# DATASET RECORDS
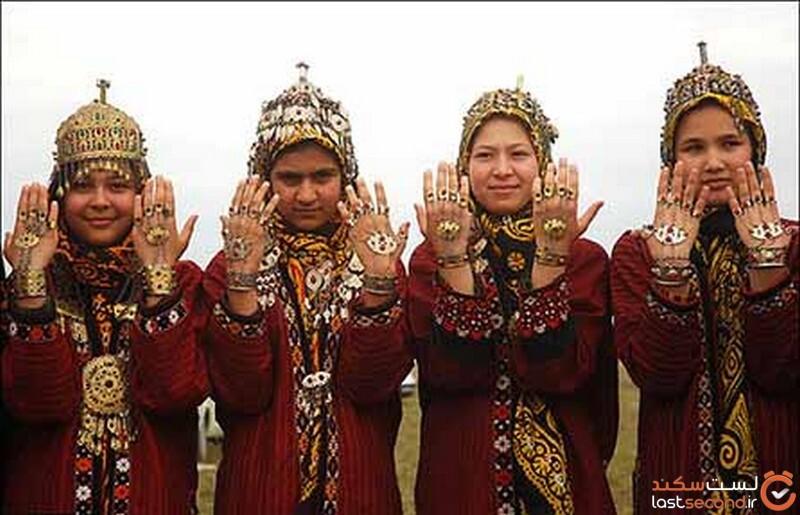 زیورآلات زنان ترکمن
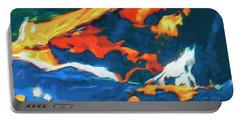 Portable Battery Charger featuring the painting Tidal Forces by Dominic Piperata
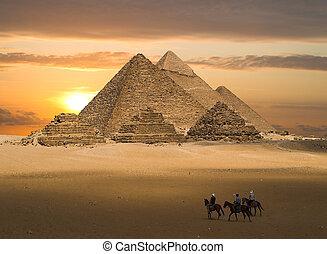 piramis, közül, gizeh, képzelet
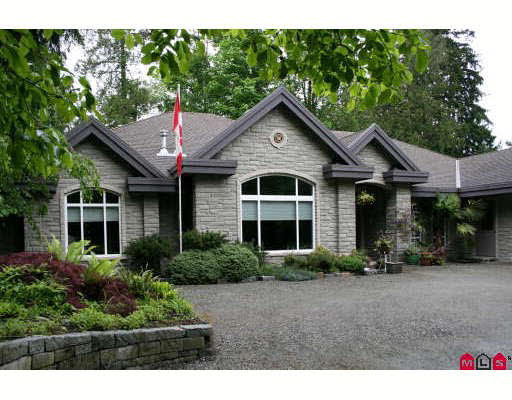 4690 204th Street - Langley City House with Acreage for sale, 5 Bedrooms (F2820638)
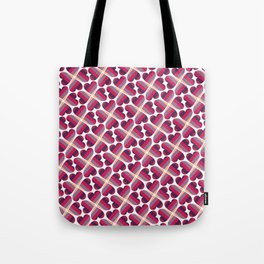 Psychedelically Lucky in Love Tote Bag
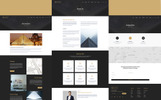 ConicArch - Architecture & Interior PSD Template
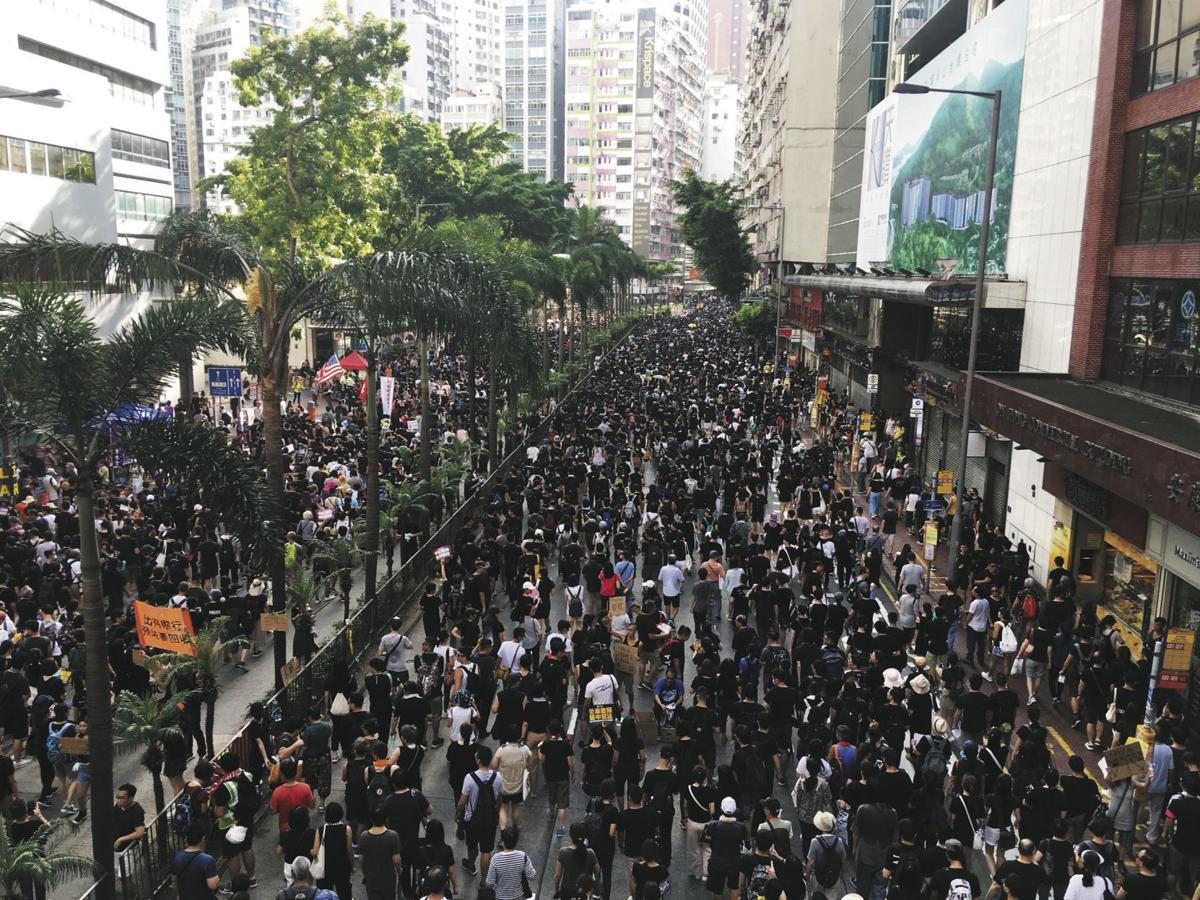 8/28/19 hong kong protestors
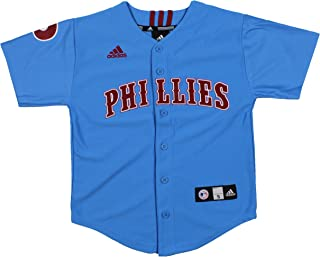 adidas MLB Philadelphia Phillies Cooperstown Collection Youth Boys Jersey, Blue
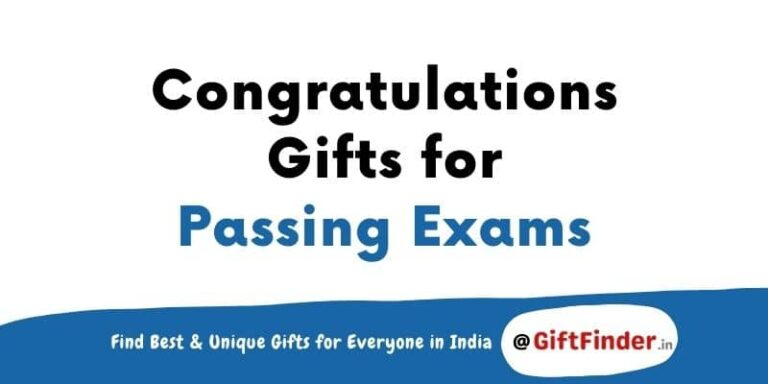 congratulations gifts for passing exams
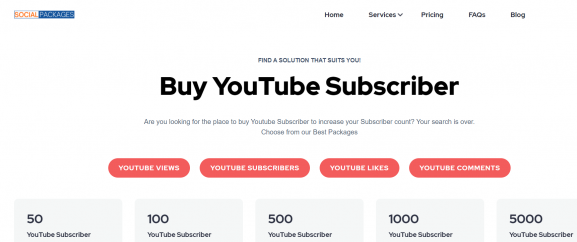 SocialPackages - buy youtube subscribers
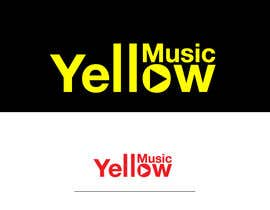 #33 cho Design a Logo for Yellow Music bởi ahsandesigns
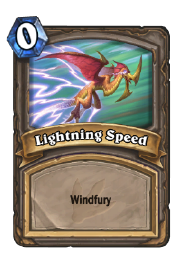 Lightning Speed(52593).png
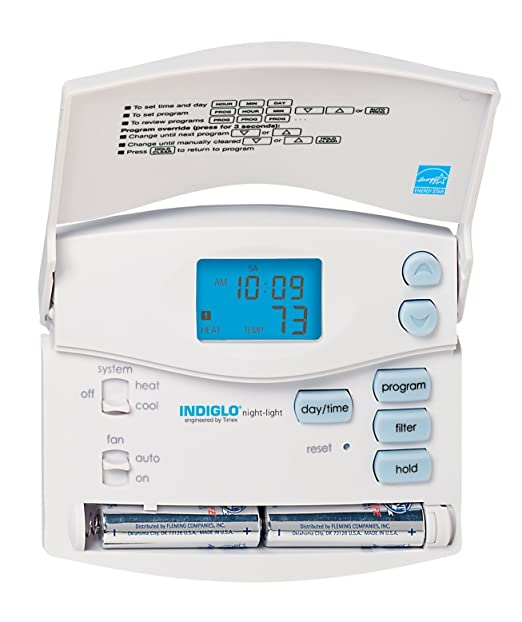 Hunter 44157 - Termostato digital programable de 5/2 días (termostato del hogar, CA, calor): Amazon.es: Bricolaje y herramientas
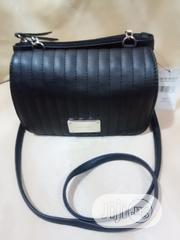 Nine West Portable Purse | Bags for sale in Lagos State, Oshodi-Isolo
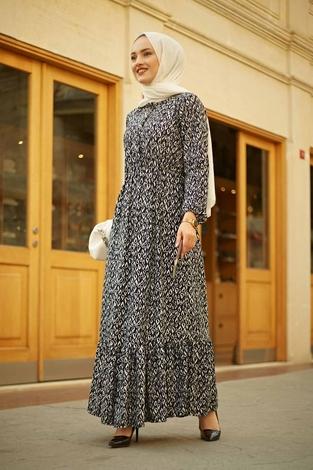 HBS - Yakası Düğme Detaylı Desenli Elbise 180SB8714 Lacivert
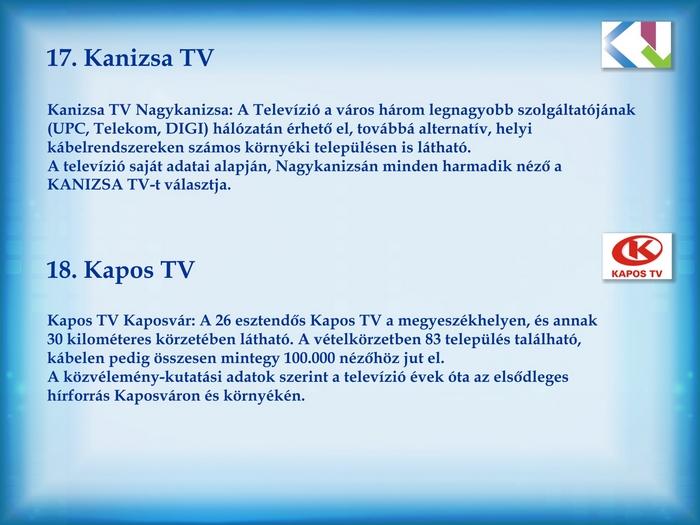 17_18_kanizsa_kapos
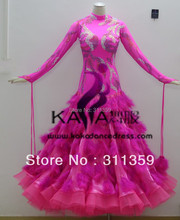 KAKA DANCE B1405, Tarian bulu burung unta warna merah jambu baru, pakaian tarian Waltz, wanita, pakaian tarian tarian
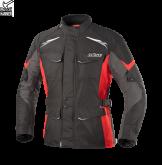 Kurtka motocyklowa BUSE Lago II czarno-czerwona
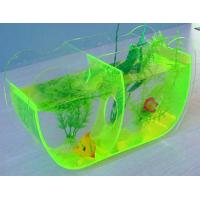 Quality Custom 8mm Acrylic Fish Tank for sale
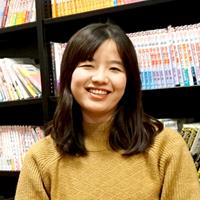 서지혜 기자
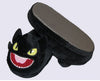 Halloween Toothless Cotton Slipper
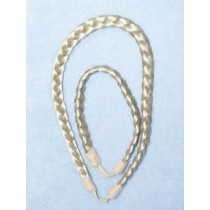 |Pale Blond Braided Bandz - 2 pc Set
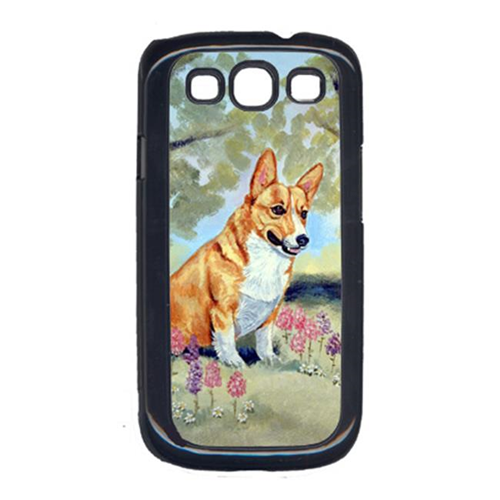 Carolines Treasures 7054GALAXYSIII Corgi Cell Phone Cover For Galaxy S111
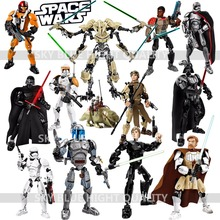 KSZ Star Wars Minifigures Phasma Darth Vader General Grievous Clone Cody Figure toy building blocks TOYS compatible with lego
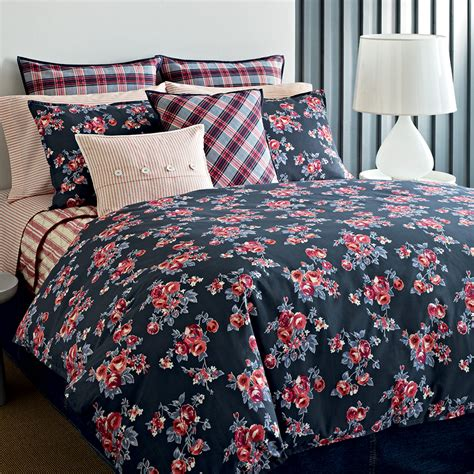 tommy hilfiger rustic floral comforter and duvet sets from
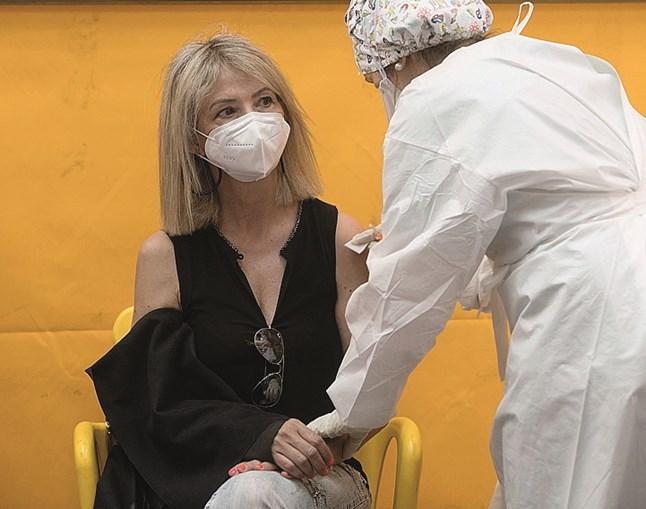 Vacinação contra Covid em Coimbra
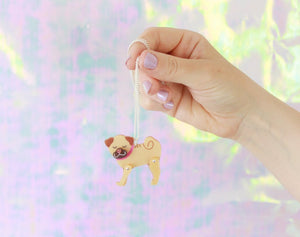 Pug Acrylic Necklace  - Hoobynoo - Personalised Pet Tags and Gifts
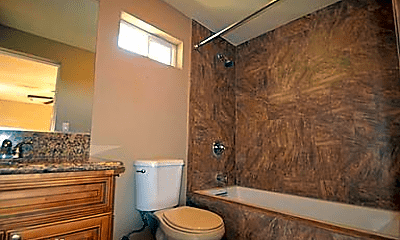 Bathroom, 732 N Washington Pl, 1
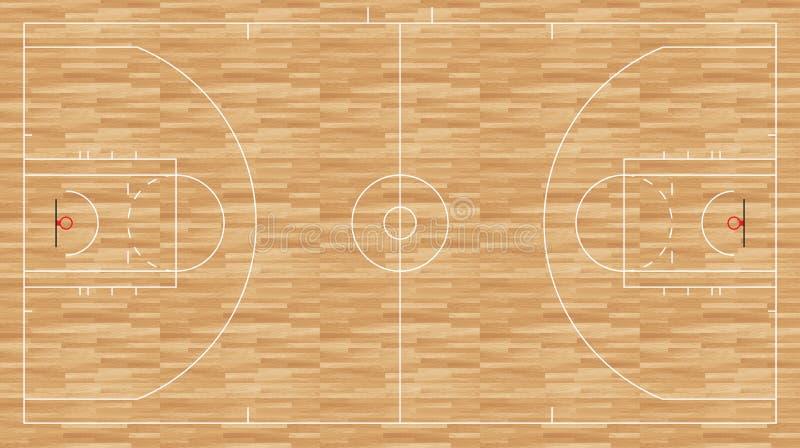 Pavimento di pallacanestro - nba di regolamento illustrazione di stock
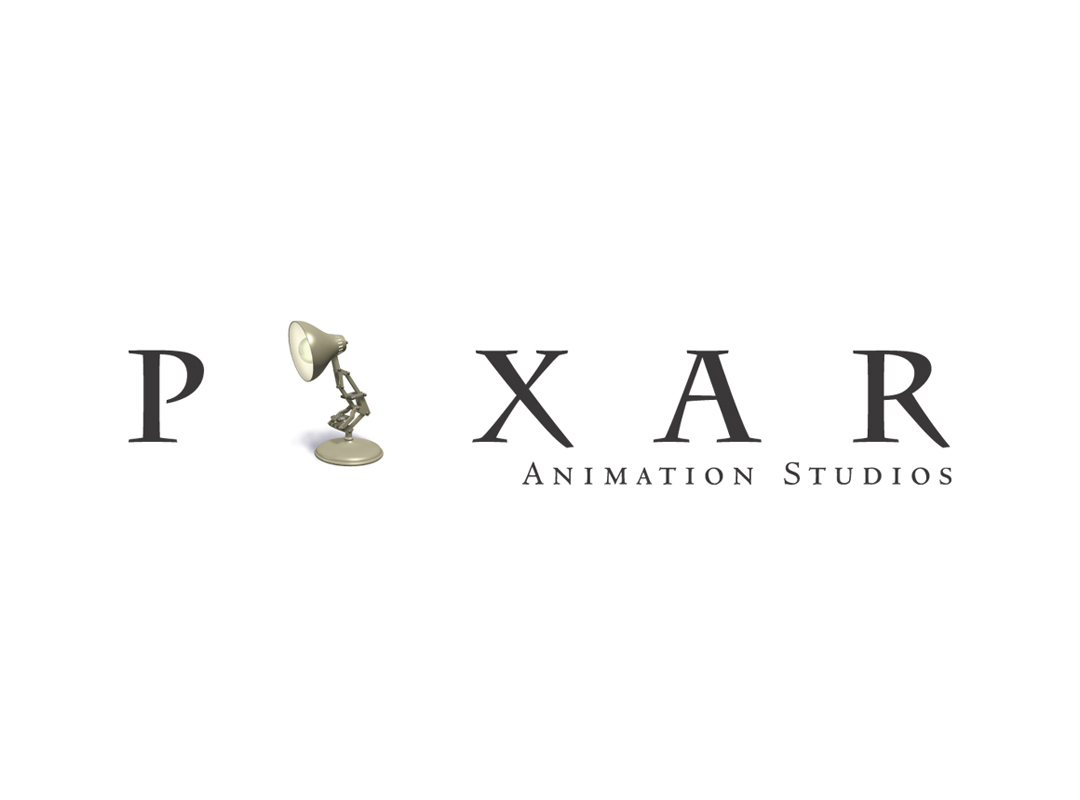 Pixar reveal first look at Piper, the super-cute avian star of ...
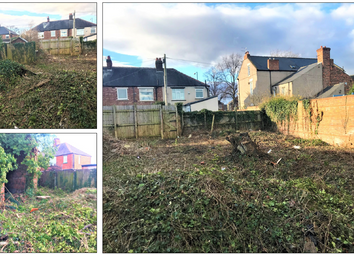 Thumbnail Land for sale in Rear Marton Road, Middlesbrough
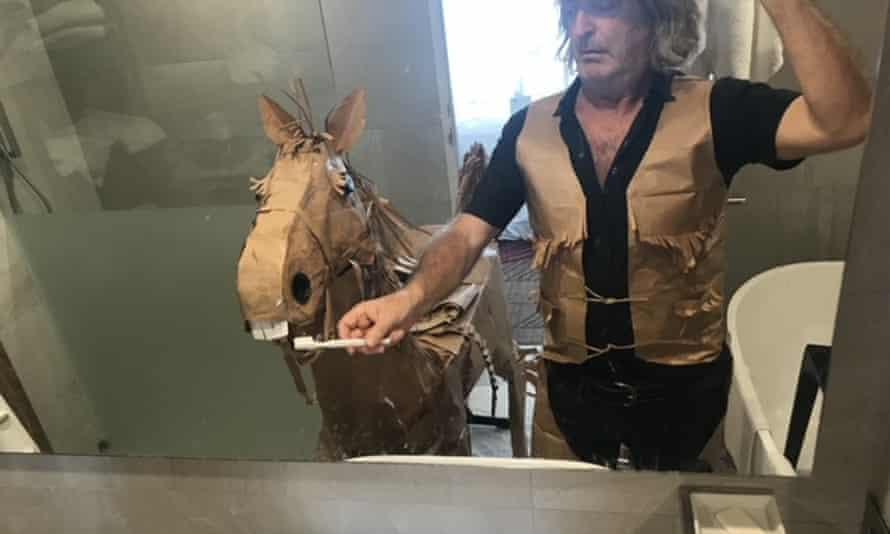 David Marriott in hotel quarantine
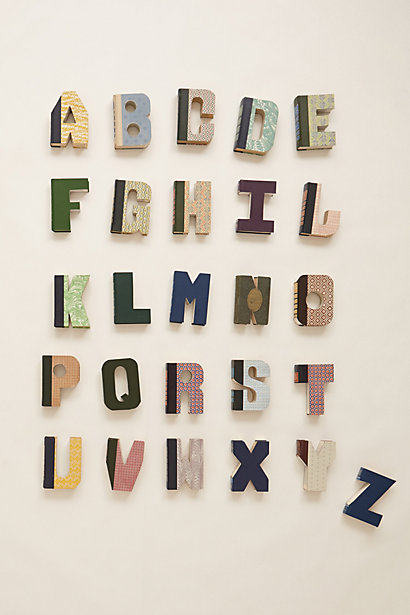 Library Letters Upcycled Books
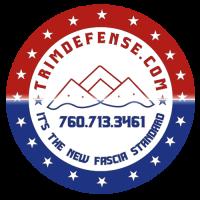 trim defense logo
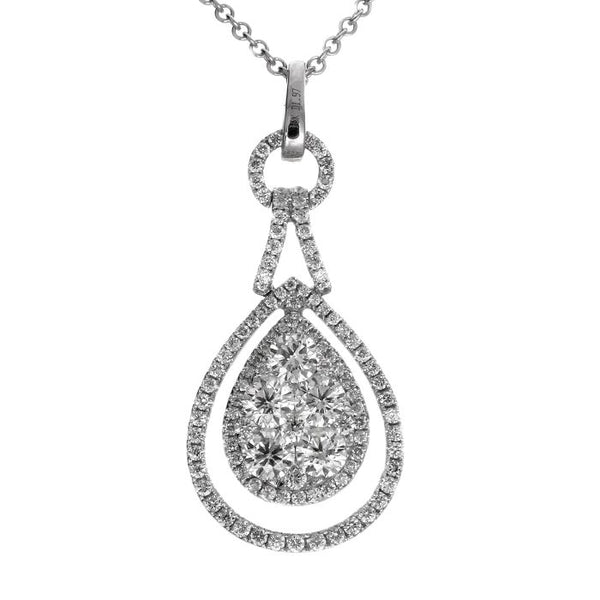 6F034547AWPDD0 18KT White Diamond Pendant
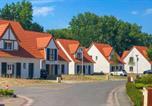 Location vacances Berck - Dormio Resort Berck-sur-Mer-2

# TASK ITEM
Each record should be given again exactly, with no picture carried over.

# THE COMPLETED TASK
 زیورآلات زنان ترکمن
 Portable Battery Charger featuring the painting Tidal Forces by Dominic Piperata
 piramis, közül, gizeh, képzelet
 4690 204th Street - Langley City House with Acreage for sale, 5 Bedrooms (F2820638)
 Psychedelically Lucky in Love Tote Bag
 ConicArch - Architecture & Interior PSD Template
 8/28/19 hong kong protestors
 adidas MLB Philadelphia Phillies Cooperstown Collection Youth Boys Jersey, Blue
 congratulations gifts for passing exams
 SocialPackages - buy youtube subscribers
 #33 cho Design a Logo for Yellow Music bởi ahsandesigns
 Lightning Speed(52593).png
 Hunter 44157 - Termostato digital programable de 5/2 días (termostato del hogar, CA, calor): Amazon.es: Bricolaje y herramientas
 Nine West Portable Purse | Bags for sale in Lagos State, Oshodi-Isolo
 HBS - Yakası Düğme Detaylı Desenli Elbise 180SB8714 Lacivert
 17_18_kanizsa_kapos
 KAKA DANCE B1405, Tarian bulu burung unta warna merah jambu baru, pakaian tarian Waltz, wanita, pakaian tarian tarian
 Kurtka motocyklowa BUSE Lago II czarno-czerwona
 Quality Custom 8mm Acrylic Fish Tank for sale
 서지혜 기자
 Halloween Toothless Cotton Slipper
 |Pale Blond Braided Bandz - 2 pc Set
 Carolines Treasures 7054GALAXYSIII Corgi Cell Phone Cover For Galaxy S111
 KSZ Star Wars Minifigures Phasma Darth Vader General Grievous Clone Cody Figure toy building blocks TOYS compatible with lego
 tommy hilfiger rustic floral comforter and duvet sets from
 Vacinação contra Covid em Coimbra
 Pug Acrylic Necklace  - Hoobynoo - Personalised Pet Tags and Gifts
 Bathroom, 732 N Washington Pl, 1
 Pavimento di pallacanestro - nba di regolamento illustrazione di stock
 Pixar reveal first look at Piper, the super-cute avian star of ...
 Thumbnail Land for sale in Rear Marton Road, Middlesbrough
 David Marriott in hotel quarantine
 Library Letters Upcycled Books
 trim defense logo
 6F034547AWPDD0 18KT White Diamond Pendant
 Location vacances Berck - Dormio Resort Berck-sur-Mer-2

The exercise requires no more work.